* **Excerpt**:

My havs were doing really good, ringing the to go out by 6 months, with a few accidents after that and no more accidents after 8 monhts.


----------



## Havtahava (Aug 20, 2006)

I think Julie and Paige have excellent suggestions in regard to crating him at night. I think that will help you a lot.


----------



## havaluv (Oct 15, 2007)

Hi Carol,

I agree, crating at night would be a good solution for you. Also, it would be a good idea to feed him his last meal before 6:00 and then make sure he walks before bed so he is completely empty at night. Potty training can be really challenging with some dogs and even though it's hard to confine them, it can make everyone happier in the long run and make the process go more quickly. Some just seem to learn faster than others...who knows why? Try not to take other's quick successes as the rule...lots of people struggle with it for quite some time. (me included!) Good luck!


----------



## Missy (Nov 6, 2006)

Hi Carole, I agree with the crating. Tell us what you like about Sherman and what it is about his that makes you want to keep him. Maybe we can help you use his good traits to help you more successfully correct him. He sure is a cutie!!!


----------



## mckennasedona (Feb 20, 2007)

Carol,
It's okay to vent here. We all want to help you. As far as the cat food thing goes, there is NO easy answer to that except exactly what you are doing, keeping it out of Sherman's reach. I have a house cat and her food and litter box are in our den. The french doors to the den remain closed at all times and a baby gate is used on the den door to the hallway. My cat, Cali, can get in and out over the baby gate as can I at feeding and litter cleaning time, but the dogs cannot get in. Sure, I'd love to have my den open but that's just not the way it is or will ever be in my house. I'm okay with it.
If you are like a lot of dog owners you might think that Sherman is misbehaving just to spite you but I don't believe dogs think that way. 
How often does Sherman eat? At a year and a half he should have fairly predictable times for bowel movements. When he does go potty outside do you throw a "potty party" for him? In other words, make a total fool out of yourself praising him?

(Data entries)
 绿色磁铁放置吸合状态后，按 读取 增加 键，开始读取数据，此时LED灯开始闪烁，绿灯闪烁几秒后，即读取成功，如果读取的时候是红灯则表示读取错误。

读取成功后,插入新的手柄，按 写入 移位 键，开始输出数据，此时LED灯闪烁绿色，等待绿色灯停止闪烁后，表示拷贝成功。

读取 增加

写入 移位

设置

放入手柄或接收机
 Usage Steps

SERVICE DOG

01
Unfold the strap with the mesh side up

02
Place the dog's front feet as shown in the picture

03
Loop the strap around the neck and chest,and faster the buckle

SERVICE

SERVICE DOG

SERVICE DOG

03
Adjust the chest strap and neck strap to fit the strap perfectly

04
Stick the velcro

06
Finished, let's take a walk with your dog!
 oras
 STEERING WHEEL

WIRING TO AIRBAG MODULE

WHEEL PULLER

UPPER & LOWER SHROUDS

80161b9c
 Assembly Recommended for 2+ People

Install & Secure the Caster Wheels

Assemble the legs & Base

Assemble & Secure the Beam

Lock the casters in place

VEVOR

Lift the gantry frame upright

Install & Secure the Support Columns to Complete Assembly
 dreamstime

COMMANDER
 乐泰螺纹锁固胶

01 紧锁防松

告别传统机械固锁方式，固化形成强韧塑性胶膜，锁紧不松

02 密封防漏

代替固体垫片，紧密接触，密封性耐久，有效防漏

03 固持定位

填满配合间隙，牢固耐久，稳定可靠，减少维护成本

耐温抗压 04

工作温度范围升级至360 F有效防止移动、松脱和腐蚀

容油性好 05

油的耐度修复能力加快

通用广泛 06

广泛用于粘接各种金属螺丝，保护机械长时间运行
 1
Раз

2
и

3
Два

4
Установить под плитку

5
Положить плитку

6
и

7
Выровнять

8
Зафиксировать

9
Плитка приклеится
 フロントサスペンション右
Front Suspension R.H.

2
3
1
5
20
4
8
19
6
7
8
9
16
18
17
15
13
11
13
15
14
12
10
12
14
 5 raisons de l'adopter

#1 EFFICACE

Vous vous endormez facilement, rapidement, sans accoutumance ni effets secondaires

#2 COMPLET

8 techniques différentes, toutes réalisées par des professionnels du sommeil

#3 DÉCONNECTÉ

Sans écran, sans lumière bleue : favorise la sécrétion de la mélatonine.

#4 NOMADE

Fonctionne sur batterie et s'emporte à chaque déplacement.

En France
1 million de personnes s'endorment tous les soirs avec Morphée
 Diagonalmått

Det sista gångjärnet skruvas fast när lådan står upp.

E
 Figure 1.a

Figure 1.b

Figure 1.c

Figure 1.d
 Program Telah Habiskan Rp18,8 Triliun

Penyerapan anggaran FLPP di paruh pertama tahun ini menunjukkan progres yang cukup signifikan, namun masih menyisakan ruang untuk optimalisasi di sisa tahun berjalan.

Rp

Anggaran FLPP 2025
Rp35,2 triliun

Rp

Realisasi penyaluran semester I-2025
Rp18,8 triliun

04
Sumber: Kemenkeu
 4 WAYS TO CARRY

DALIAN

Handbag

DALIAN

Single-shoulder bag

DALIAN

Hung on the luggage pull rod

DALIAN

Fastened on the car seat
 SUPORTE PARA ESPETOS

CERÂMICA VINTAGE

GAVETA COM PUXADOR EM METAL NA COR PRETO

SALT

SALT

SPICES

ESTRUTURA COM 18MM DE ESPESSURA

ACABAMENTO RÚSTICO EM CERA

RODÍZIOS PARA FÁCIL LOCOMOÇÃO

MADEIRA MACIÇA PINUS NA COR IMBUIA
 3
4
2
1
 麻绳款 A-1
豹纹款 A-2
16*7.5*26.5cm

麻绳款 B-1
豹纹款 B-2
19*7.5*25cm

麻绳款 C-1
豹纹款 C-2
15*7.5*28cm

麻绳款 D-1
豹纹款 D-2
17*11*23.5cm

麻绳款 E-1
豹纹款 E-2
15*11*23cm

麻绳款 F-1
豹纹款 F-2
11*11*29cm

* **Instructions to follow**:
From the dog potty-training thread, copy the passage word for word, starting with "## havaluv (Oct" and going on through "included!) Good luck!".

* **Response to this exercise**:
## havaluv (Oct 15, 2007)

Hi Carol,

I agree, crating at night would be a good solution for you. Also, it would be a good idea to feed him his last meal before 6:00 and then make sure he walks before bed so he is completely empty at night. Potty training can be really challenging with some dogs and even though it's hard to confine them, it can make everyone happier in the long run and make the process go more quickly. Some just seem to learn faster than others...who knows why? Try not to take other's quick successes as the rule...lots of people struggle with it for quite some time. (me included!) Good luck!